Now I've left the door open, hoping the plants will get used to more normal conditions for England. 

Plants that I'd already transferred outside did best while I was away, and I'm pleased to see that there are some quite healthy looking marrows and courgettes on the way: 

I have now rescued some of the lanky tomato plants from death by marrow leaf, hoping a new life in the real world will restore them to health. 

Saturday, 2 July 2016

Parsnip surprise


This is the first time I've grown parsnips. They seem to be doing well, although I probably haven't given them enough space, letting them squeeze together in a couple of pots.

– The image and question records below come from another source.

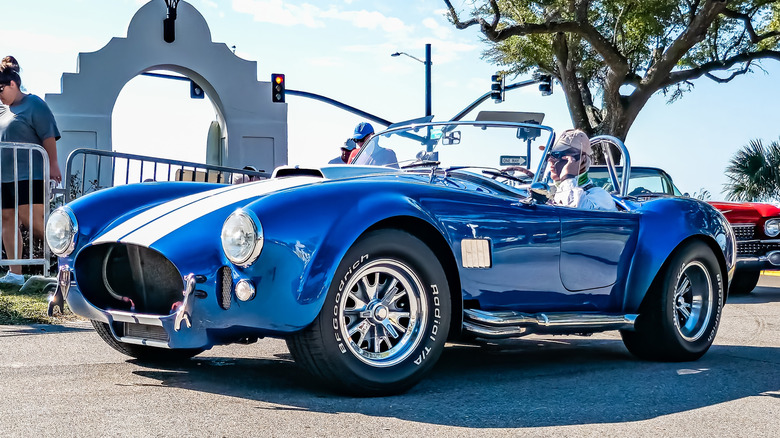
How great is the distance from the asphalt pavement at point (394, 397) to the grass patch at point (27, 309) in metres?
0.63

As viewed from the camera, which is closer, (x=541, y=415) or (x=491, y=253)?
(x=541, y=415)

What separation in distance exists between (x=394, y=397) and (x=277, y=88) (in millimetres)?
17592

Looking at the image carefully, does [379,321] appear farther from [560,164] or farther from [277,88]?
[277,88]

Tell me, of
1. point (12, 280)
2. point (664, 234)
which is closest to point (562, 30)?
point (12, 280)

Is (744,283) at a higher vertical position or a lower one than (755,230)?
lower

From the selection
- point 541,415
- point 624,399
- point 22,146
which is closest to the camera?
point 541,415

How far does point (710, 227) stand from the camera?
566 centimetres

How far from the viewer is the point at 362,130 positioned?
28.1 feet

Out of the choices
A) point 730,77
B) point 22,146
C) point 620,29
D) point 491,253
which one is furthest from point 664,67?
point 491,253

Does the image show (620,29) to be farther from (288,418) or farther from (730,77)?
(288,418)

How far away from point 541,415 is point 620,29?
2239 cm

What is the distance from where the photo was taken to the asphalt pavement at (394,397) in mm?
3521

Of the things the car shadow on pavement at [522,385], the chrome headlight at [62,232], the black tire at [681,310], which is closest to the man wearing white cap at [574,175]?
the black tire at [681,310]

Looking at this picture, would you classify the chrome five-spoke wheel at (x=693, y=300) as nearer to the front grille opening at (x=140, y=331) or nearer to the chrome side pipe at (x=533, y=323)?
the chrome side pipe at (x=533, y=323)
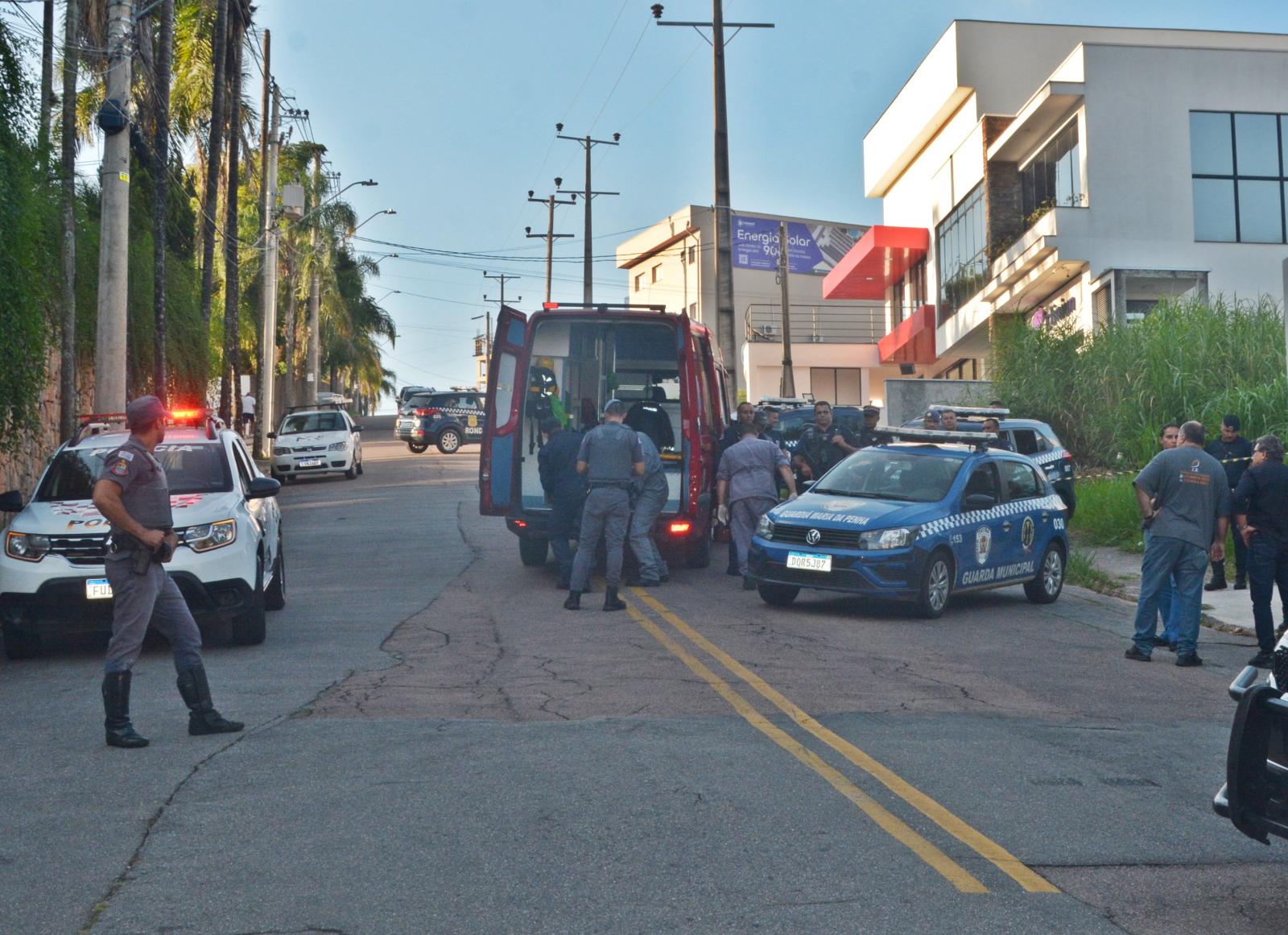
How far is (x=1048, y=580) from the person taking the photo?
15141 millimetres

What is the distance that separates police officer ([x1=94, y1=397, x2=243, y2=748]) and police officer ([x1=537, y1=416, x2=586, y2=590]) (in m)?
6.89

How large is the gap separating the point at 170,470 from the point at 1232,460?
34.4ft

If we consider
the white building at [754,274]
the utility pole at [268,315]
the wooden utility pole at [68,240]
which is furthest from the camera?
the white building at [754,274]

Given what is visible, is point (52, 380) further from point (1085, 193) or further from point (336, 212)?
point (336, 212)

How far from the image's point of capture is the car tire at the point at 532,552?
56.0ft

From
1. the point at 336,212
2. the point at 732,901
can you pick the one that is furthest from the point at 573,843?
the point at 336,212

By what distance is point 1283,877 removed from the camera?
549cm

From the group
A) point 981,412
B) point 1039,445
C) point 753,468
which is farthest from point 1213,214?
point 753,468

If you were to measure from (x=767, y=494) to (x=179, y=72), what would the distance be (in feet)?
92.2

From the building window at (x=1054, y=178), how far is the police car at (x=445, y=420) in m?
16.4

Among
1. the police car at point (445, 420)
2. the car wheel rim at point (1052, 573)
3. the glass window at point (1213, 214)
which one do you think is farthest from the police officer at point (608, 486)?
the police car at point (445, 420)

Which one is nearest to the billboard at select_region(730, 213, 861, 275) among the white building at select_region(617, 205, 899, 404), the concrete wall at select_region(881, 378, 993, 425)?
the white building at select_region(617, 205, 899, 404)

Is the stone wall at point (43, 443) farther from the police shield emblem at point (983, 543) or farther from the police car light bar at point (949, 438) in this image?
the police shield emblem at point (983, 543)

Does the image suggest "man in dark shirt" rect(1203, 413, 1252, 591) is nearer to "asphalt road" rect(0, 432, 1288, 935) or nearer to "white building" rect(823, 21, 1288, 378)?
"asphalt road" rect(0, 432, 1288, 935)
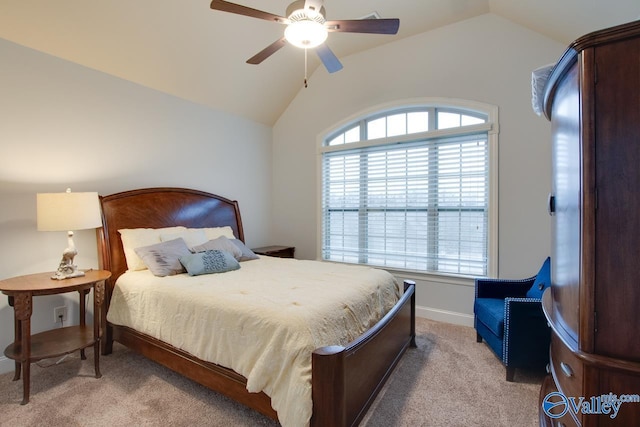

But when will they be ready for picking? I read one book that said it's when they're about two foot high. Well, some of mine had reached that, so I thought I'd pull one out. I wanted to avoid leaving it for so long that the roots had become tough and woody.

What I found was a relatively large bulb immediately below the surface and a lot of little parsnips growing out of it.

I'd been expecting to find just one parsnip. So do parsnips grow in bunches, as these ones look like they would if I'd left them? Or is this some kind of anomaly caused by transplanting or a time when it was short of water or something?

Anyway, my conclusion is that I should leave the rest to keep on growing for quite a few more weeks. Any thoughts would be welcome.